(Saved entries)
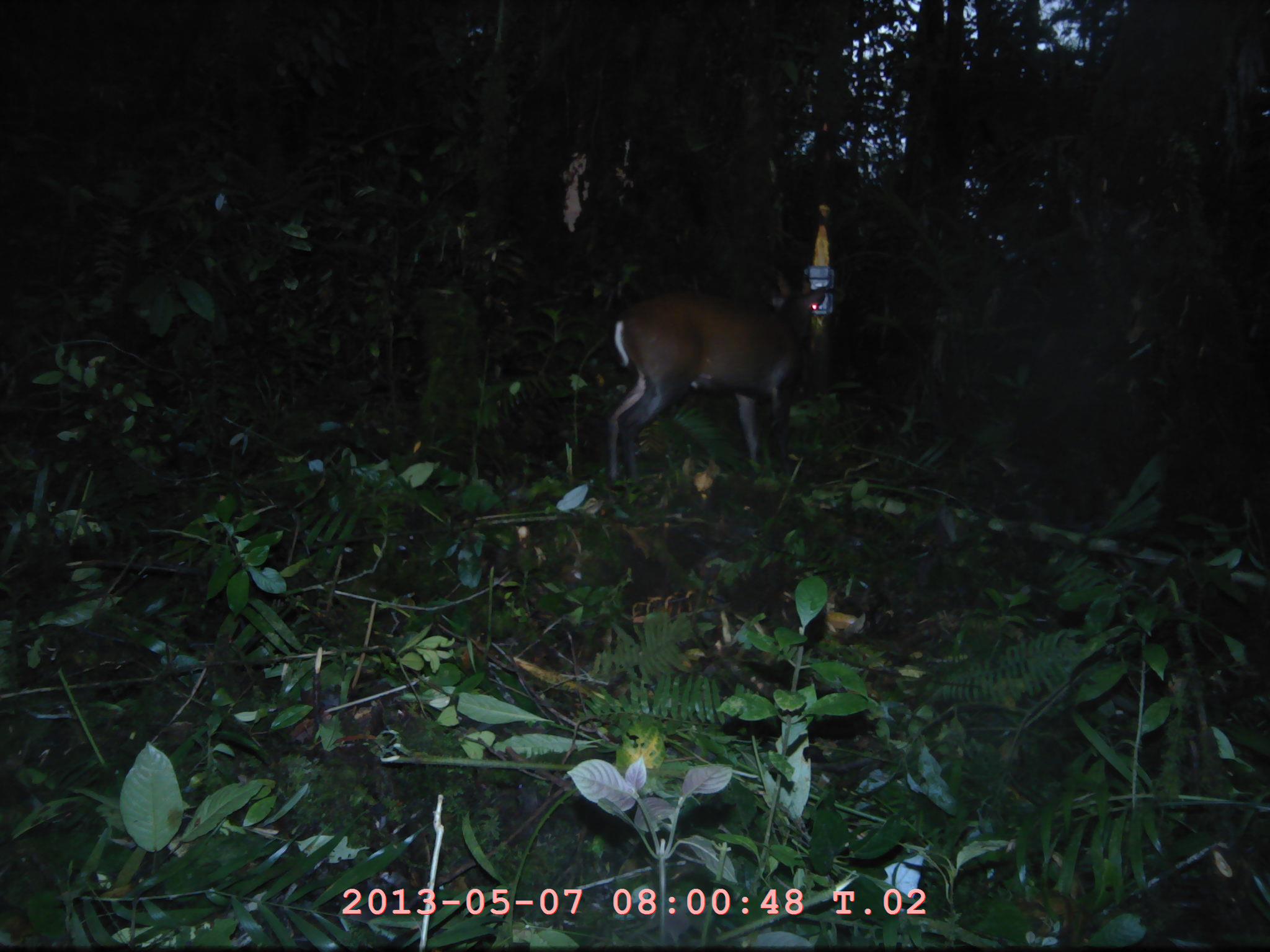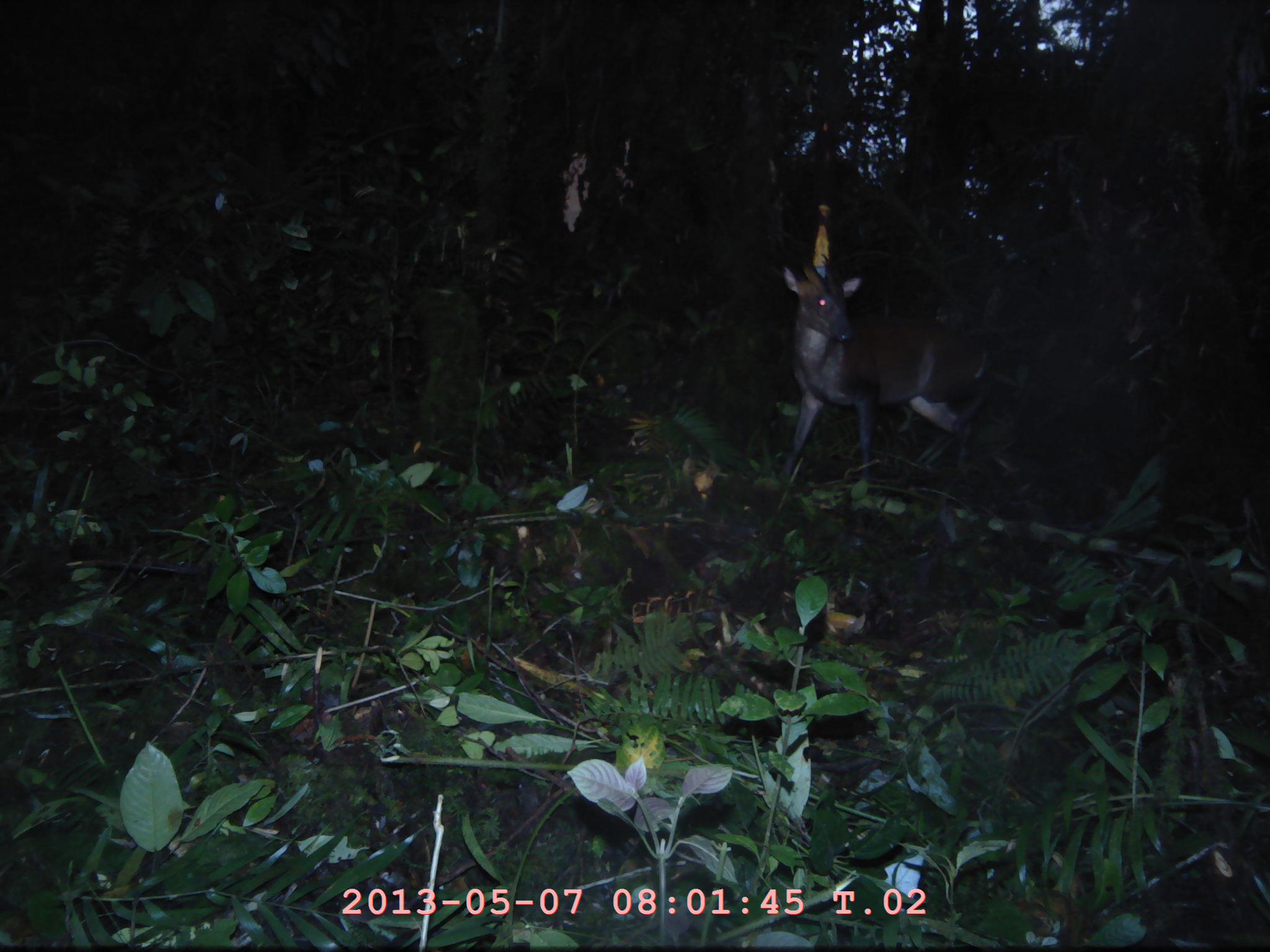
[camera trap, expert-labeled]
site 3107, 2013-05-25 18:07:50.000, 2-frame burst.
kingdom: Animalia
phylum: Chordata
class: Mammalia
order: Artiodactyla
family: Cervidae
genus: Muntiacus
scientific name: Muntiacus muntjak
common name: southern red muntjac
Muntiacus muntjak (southern red muntjac), count 1.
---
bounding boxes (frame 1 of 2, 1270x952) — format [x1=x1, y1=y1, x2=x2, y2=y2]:
muntiacus muntjak: [x1=600, y1=270, x2=829, y2=488]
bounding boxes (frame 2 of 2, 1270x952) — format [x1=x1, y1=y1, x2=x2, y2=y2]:
muntiacus muntjak: [x1=776, y1=254, x2=996, y2=494]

*Your goal*: Please return the span of lines above that opens with the one containing "scientific name: Muntiacus muntjak" and closes with the final line, both included, exactly as written and nothing more.

*Your solution*:
scientific name: Muntiacus muntjak
common name: southern red muntjac
Muntiacus muntjak (southern red muntjac), count 1.
---
bounding boxes (frame 1 of 2, 1270x952) — format [x1=x1, y1=y1, x2=x2, y2=y2]:
muntiacus muntjak: [x1=600, y1=270, x2=829, y2=488]
bounding boxes (frame 2 of 2, 1270x952) — format [x1=x1, y1=y1, x2=x2, y2=y2]:
muntiacus muntjak: [x1=776, y1=254, x2=996, y2=494]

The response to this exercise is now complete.